Copy out all the records below with every "the camera" renamed to "the viewpoint" and no other change.

## Saved data entries
------------------------
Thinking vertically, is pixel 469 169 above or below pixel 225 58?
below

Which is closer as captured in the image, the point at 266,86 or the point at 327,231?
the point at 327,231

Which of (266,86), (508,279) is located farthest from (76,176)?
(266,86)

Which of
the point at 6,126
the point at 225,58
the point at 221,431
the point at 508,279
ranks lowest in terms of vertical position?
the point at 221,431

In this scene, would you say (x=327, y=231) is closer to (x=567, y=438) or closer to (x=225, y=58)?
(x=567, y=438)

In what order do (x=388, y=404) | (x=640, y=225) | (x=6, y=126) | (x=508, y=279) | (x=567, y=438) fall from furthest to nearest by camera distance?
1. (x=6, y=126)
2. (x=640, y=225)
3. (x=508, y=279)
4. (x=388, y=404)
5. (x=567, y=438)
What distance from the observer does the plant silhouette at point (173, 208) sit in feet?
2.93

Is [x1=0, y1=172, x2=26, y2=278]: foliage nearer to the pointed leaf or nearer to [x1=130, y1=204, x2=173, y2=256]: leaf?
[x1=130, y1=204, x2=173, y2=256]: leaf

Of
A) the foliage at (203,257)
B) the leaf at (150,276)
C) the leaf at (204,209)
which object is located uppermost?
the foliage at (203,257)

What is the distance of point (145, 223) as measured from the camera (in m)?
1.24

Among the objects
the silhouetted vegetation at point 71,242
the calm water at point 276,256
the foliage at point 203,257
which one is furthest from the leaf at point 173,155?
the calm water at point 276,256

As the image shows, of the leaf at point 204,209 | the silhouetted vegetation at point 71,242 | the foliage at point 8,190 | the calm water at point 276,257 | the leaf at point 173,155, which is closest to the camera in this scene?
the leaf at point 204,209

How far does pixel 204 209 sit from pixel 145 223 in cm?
------------------------
## EXERCISE OUTPUT
Thinking vertically, is pixel 469 169 above or below pixel 225 58?
below

Which is closer as captured in the image, the point at 266,86 or the point at 327,231?
the point at 327,231

Which of (266,86), (508,279) is located farthest from (76,176)?
(266,86)

Which of
the point at 6,126
the point at 225,58
the point at 221,431
the point at 508,279
ranks lowest in terms of vertical position?
the point at 221,431

In this scene, would you say (x=327, y=231) is closer to (x=567, y=438) or closer to (x=225, y=58)?
(x=567, y=438)

In what order do (x=388, y=404) | (x=640, y=225) | (x=6, y=126) | (x=508, y=279) | (x=567, y=438) fall from furthest to nearest by camera distance?
1. (x=6, y=126)
2. (x=640, y=225)
3. (x=508, y=279)
4. (x=388, y=404)
5. (x=567, y=438)
What distance from the observer does the plant silhouette at point (173, 208) sit in feet?
2.93

Is [x1=0, y1=172, x2=26, y2=278]: foliage nearer to the pointed leaf or nearer to [x1=130, y1=204, x2=173, y2=256]: leaf?
[x1=130, y1=204, x2=173, y2=256]: leaf

Of
A) the foliage at (203,257)
B) the leaf at (150,276)
C) the leaf at (204,209)
which object is located uppermost?
the foliage at (203,257)

What is the distance of point (145, 223) as measured from the viewpoint (in m)?
1.24

Among the objects
the silhouetted vegetation at point 71,242
the calm water at point 276,256
the foliage at point 203,257
which one is furthest from the leaf at point 173,155?
the calm water at point 276,256

As the image shows, of the leaf at point 204,209 | the silhouetted vegetation at point 71,242 | the foliage at point 8,190 | the calm water at point 276,257 | the leaf at point 173,155, which is closest to the viewpoint in this scene?
the leaf at point 204,209

How far does pixel 204 209 sit from pixel 145 223 in cm?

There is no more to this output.